I’m not sure why this is. It’s certainly true that people seem to enjoy smashing windows in up north - it’s something that’s always struck me, yet the element of fire seems particularly local. Perhaps its because so many buildings are simply left alone, perhaps it’s the Viking past, fiery boat burials and all that.



Rooftop “Seiges”


Even the local people note that it’s a peculiarly Grimsby thing for people being arrested to climb onto their roof and wait. They don’t have guns, this isn’t the US, they just go up there until they come down. In the time I’ve lived here, this has happened three times but it’s a bit of a feature.

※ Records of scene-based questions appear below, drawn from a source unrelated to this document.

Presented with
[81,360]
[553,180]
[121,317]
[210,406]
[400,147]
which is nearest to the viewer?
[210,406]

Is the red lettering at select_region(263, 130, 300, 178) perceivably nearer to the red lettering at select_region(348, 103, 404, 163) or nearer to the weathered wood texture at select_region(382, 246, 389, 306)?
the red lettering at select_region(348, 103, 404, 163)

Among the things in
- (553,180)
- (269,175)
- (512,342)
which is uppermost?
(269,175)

I’m not sure why they do it, I suppose it’s to be awkward.


Balaclavas on Head-rests


This could be a popular thing in other places, but I’ve never seen it anywhere else and I see it in at least one car or van on every road here. People put ski-masks, balaclavas, sometimes masks on the head-rests on the front seat of their cars. At a glance, it looks like dodgy people are sitting in the car.


I heard this was a security measure, but it’s quite an easy one to see through. It might look like someone threatening is sitting in the chair at a glance, but a second glance shows it to be what it is. It could be a prank, a joke, a way of personalising a car. 

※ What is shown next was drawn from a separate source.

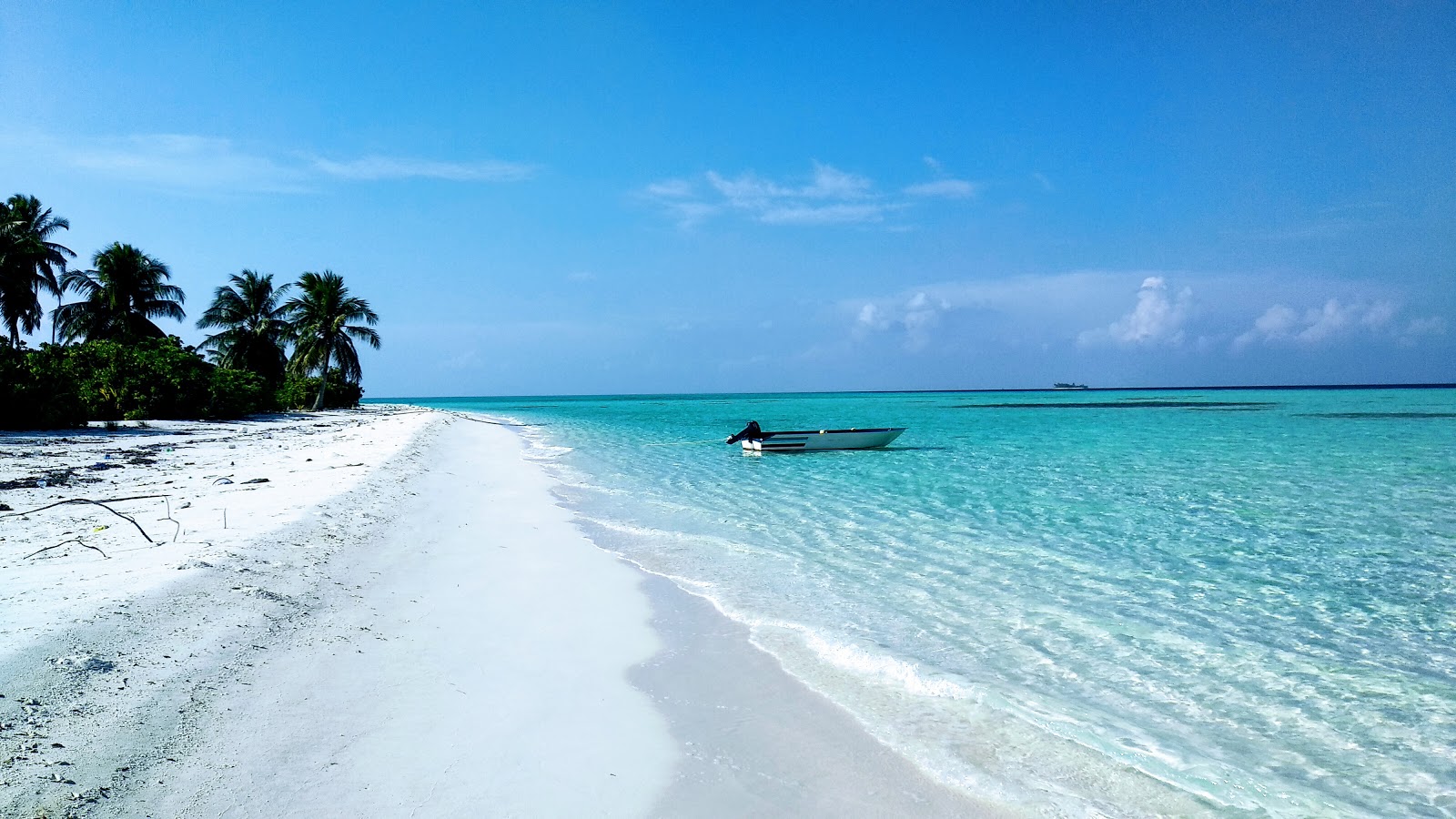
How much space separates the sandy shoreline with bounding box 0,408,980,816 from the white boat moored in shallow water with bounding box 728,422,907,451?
16635 millimetres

On a related note, there are plaques on certain houses advertising that they are paid up to a number of different private security firms. The headquarters of one is a few roads up. They have a car that sort of looks like a police car, but a bit more heavy duty. I’ve not heard of what these companies actually do, or what they could prevent. I imagine they have no real authority to do very much. It’s something else I find quite perplexing. 



(Flags)


Since I’ve moved here, flags have become a thing throughout the country, with various losers tying English flags (and occasionally Danish) to lampposts and painting them on roundabouts. Before this was a general thing across the country, flags were already a big thing round here. Especially towards Cleethorpes, there are many houses with flagpoles. They fly the English and British flags, but many of them also fly the Lincolnshire flag. Again, in all the various places I’ve lived around the country, they’ve never flown their own flags.




This list looks pretty negative, it would imply a people fond of setting things on fire, climbing their roofs and paranoid of crime, yet I like it here. I feel at home walking the streets, I’ve found a brilliant community at the Caxton Theatre (where I’ll be going at the end of this week for a poetry night) and I’ve create a brilliant haven in this little house of mine. It’s the last place I thought I’d end up, but I’m happy I’ve washed up here.